Friday, September 22, 2006

Rule of the Median, not the Majority

Matthew Shugart makes the important point that proportional representation empowers the centre of the polity. (He does not point out, although it is equally true and equally in PR's favour, that it simultaneously allows the extremes to articulate why the centre should change.) To a lesser extent, this is the merit of democracy more generally.

The majority is a scary, violent thing -- but the middle is not. The most attractive face is the median face. While the median position may not be the best, in the abstract, it will be the least divisive one to take. Since the median voter is not an actual person, but a statistical abstraction, her rule is the least tyrannical rule.

Indeed, after much thought on the subject, I prefer the rule of the median voter even to the rule of the Pithlord. The Pithlord is trying to be a pundit -- he is trying to say interesting things. Interesting things must, of necessity, be wrong more often than uninteresting things. And it is through dull language that we must be ruled.

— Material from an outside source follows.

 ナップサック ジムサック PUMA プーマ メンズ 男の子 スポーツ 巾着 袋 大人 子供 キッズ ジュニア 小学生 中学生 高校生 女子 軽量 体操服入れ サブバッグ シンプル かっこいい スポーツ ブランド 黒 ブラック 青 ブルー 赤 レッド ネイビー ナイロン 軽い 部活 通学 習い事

The language of democratic rule cannot be one of pith, or of substance, but of careful verbosity. For all the talk of the "soundbite" era, as Kinsley pointed out, memorable one-liners by politicians are most often career-enders: "Money and the ethnic vote"; "Maritimers should compare their situation to that of Bangladesh"; "An election campaign is no time to discuss important matters of public policy"; "Why should I sell your wheat?" The favourably received one-liners ("Just watch me"; "I paid for this microphone"; "There you go again") are moronic family sit-com fodder. Clinton -- by all accounts a brilliant man -- only memorable utterance was the question of what the meaning of is is.

That's fine. A peaceful kingdom is not ruled by clear thought. Pity the nation when prose stylists -- Trotskys or Churchills -- come to power.

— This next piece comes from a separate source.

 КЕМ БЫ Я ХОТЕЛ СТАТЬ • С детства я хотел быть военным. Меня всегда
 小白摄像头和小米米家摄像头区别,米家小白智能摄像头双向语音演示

And it is also fine when we are ruled by a decision rule as excruciatingly dull as the empowerment of the median voter. Someday such a person may absorb a confused and watered down version of the conceptual revolutions of a generation ago -- of environmentalism, of feminism, of public choice theory and sociobiology. It is the confusion and watering-down that saves us from the totalitarian nightmare all lucid thinkers would impose on us.